(Stored records)
((

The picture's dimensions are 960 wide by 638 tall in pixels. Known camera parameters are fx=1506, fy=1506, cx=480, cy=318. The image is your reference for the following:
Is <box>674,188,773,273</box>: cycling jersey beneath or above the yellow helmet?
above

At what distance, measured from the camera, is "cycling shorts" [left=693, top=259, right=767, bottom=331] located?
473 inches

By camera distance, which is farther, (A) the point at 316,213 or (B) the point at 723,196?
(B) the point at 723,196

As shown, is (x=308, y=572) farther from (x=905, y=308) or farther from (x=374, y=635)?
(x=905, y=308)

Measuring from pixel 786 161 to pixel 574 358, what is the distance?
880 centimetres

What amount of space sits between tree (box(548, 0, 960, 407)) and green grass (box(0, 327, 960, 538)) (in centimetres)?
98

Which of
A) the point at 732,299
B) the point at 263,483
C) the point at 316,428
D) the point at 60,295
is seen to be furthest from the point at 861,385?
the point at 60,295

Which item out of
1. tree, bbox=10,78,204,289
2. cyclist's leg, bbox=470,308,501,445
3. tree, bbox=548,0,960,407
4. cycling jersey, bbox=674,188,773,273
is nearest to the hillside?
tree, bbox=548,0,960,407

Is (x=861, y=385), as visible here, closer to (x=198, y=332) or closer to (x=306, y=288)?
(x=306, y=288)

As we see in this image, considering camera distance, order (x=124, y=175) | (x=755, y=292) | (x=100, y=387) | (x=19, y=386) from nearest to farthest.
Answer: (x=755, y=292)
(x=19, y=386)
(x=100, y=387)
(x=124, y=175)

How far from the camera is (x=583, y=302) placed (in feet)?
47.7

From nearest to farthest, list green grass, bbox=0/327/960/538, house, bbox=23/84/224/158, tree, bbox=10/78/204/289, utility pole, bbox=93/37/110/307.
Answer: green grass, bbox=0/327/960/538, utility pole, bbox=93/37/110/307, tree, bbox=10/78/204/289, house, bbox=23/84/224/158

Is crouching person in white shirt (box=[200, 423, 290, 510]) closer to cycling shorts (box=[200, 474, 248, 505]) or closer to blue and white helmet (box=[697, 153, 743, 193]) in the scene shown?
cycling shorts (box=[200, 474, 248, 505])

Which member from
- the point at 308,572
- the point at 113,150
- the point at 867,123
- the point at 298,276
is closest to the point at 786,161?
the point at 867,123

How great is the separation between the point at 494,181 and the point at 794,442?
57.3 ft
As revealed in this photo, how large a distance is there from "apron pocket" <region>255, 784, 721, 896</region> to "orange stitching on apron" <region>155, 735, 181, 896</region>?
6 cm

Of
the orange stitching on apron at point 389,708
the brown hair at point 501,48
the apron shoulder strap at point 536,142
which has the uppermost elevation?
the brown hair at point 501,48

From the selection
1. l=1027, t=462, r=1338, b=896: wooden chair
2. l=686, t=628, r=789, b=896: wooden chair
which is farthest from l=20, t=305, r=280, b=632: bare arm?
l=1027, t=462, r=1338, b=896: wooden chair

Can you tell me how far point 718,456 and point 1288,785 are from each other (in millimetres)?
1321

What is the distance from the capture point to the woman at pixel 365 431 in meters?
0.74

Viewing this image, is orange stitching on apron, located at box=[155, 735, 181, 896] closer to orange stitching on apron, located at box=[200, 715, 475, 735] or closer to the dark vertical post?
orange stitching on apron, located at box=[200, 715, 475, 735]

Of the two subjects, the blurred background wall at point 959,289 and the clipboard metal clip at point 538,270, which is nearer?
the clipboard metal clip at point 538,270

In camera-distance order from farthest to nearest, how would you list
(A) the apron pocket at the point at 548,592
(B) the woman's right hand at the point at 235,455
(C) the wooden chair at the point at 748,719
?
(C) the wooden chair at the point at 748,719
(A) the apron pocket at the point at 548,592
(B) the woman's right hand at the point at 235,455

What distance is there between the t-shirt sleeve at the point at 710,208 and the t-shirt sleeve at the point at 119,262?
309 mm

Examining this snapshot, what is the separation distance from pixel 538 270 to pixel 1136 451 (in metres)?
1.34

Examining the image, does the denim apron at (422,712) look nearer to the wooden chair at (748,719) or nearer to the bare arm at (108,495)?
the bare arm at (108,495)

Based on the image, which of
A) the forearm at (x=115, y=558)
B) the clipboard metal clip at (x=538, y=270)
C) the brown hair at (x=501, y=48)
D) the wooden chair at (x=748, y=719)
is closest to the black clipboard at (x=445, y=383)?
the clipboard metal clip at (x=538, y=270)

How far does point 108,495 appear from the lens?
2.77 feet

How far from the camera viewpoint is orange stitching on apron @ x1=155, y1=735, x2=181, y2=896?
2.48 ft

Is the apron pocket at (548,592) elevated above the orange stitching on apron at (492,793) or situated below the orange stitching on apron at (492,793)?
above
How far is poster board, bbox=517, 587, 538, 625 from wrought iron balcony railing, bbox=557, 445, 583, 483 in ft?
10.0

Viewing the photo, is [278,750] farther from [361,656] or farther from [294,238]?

))

Give back all the data exactly as written.

The picture's dimensions are 960 wide by 638 tall in pixels. Known camera parameters are fx=1506, fy=1506, cx=480, cy=318. The image is your reference for the following:
Is <box>674,188,773,273</box>: cycling jersey beneath or above the yellow helmet?
above

At what distance, measured from the camera, is "cycling shorts" [left=693, top=259, right=767, bottom=331] located?
473 inches

By camera distance, which is farther, (A) the point at 316,213 or (B) the point at 723,196?
(B) the point at 723,196

As shown, is (x=308, y=572) farther from (x=905, y=308) or farther from (x=374, y=635)?
(x=905, y=308)

Measuring from pixel 786 161 to pixel 574 358, what is the distance?
880 centimetres

What amount of space sits between tree (box(548, 0, 960, 407)) and green grass (box(0, 327, 960, 538)) (in centimetres)?
98

Which of
A) the point at 732,299
B) the point at 263,483
C) the point at 316,428
D) the point at 60,295
is seen to be furthest from the point at 861,385?
the point at 60,295

Which item out of
1. tree, bbox=10,78,204,289
2. cyclist's leg, bbox=470,308,501,445
3. tree, bbox=548,0,960,407
4. cycling jersey, bbox=674,188,773,273
is nearest to the hillside?
tree, bbox=548,0,960,407

Is (x=861, y=385), as visible here, closer to (x=198, y=332) or closer to (x=306, y=288)?
(x=306, y=288)

As we see in this image, considering camera distance, order (x=124, y=175) | (x=755, y=292) | (x=100, y=387) | (x=19, y=386) from nearest to farthest.
Answer: (x=755, y=292)
(x=19, y=386)
(x=100, y=387)
(x=124, y=175)

How far from the camera is (x=583, y=302) placed (in feet)?
47.7

From nearest to farthest, list green grass, bbox=0/327/960/538, house, bbox=23/84/224/158, tree, bbox=10/78/204/289, utility pole, bbox=93/37/110/307.
Answer: green grass, bbox=0/327/960/538, utility pole, bbox=93/37/110/307, tree, bbox=10/78/204/289, house, bbox=23/84/224/158

Is crouching person in white shirt (box=[200, 423, 290, 510]) closer to cycling shorts (box=[200, 474, 248, 505]) or closer to blue and white helmet (box=[697, 153, 743, 193]) in the scene shown?
cycling shorts (box=[200, 474, 248, 505])

Which member from
- the point at 308,572
- the point at 113,150
- the point at 867,123
- the point at 298,276
is closest to the point at 786,161?
the point at 867,123

How great is the separation between the point at 494,181 and the point at 794,442?
57.3 ft
As revealed in this photo, how large a distance is there from "apron pocket" <region>255, 784, 721, 896</region> to "orange stitching on apron" <region>155, 735, 181, 896</region>?
6 cm

Of
the orange stitching on apron at point 389,708
the brown hair at point 501,48
the apron shoulder strap at point 536,142
which has the uppermost elevation?
the brown hair at point 501,48

From the selection
1. l=1027, t=462, r=1338, b=896: wooden chair
2. l=686, t=628, r=789, b=896: wooden chair
which is farthest from l=20, t=305, r=280, b=632: bare arm?
l=1027, t=462, r=1338, b=896: wooden chair

Can you tell me how far point 718,456 and point 1288,785 are from each other (in millimetres)?
1321

What is the distance from the capture point to the woman at pixel 365 431 in meters?
0.74

Viewing this image, is orange stitching on apron, located at box=[155, 735, 181, 896] closer to orange stitching on apron, located at box=[200, 715, 475, 735] or closer to the dark vertical post?
orange stitching on apron, located at box=[200, 715, 475, 735]

Of the two subjects, the blurred background wall at point 959,289 and the clipboard metal clip at point 538,270, which is nearer?
the clipboard metal clip at point 538,270

In camera-distance order from farthest to nearest, how would you list
(A) the apron pocket at the point at 548,592
(B) the woman's right hand at the point at 235,455
(C) the wooden chair at the point at 748,719
?
(C) the wooden chair at the point at 748,719
(A) the apron pocket at the point at 548,592
(B) the woman's right hand at the point at 235,455

What distance is there between the t-shirt sleeve at the point at 710,208 and the t-shirt sleeve at the point at 119,262?
309 mm

Examining this snapshot, what is the separation distance from pixel 538 270 to pixel 1136 451 (in metres)?
1.34

Examining the image, does the denim apron at (422,712) look nearer to the wooden chair at (748,719) or nearer to the bare arm at (108,495)?
the bare arm at (108,495)

Based on the image, which of
A) the forearm at (x=115, y=558)
B) the clipboard metal clip at (x=538, y=270)
C) the brown hair at (x=501, y=48)
D) the wooden chair at (x=748, y=719)
is closest to the black clipboard at (x=445, y=383)?
the clipboard metal clip at (x=538, y=270)

How far does point 108,495 appear from the lens?
2.77 feet

How far from the camera viewpoint is orange stitching on apron @ x1=155, y1=735, x2=181, y2=896?
2.48 ft

Is the apron pocket at (548,592) elevated above the orange stitching on apron at (492,793) or situated below the orange stitching on apron at (492,793)?
above
How far is poster board, bbox=517, 587, 538, 625 from wrought iron balcony railing, bbox=557, 445, 583, 483 in ft?
10.0

Viewing the photo, is [278,750] farther from [361,656] or farther from [294,238]?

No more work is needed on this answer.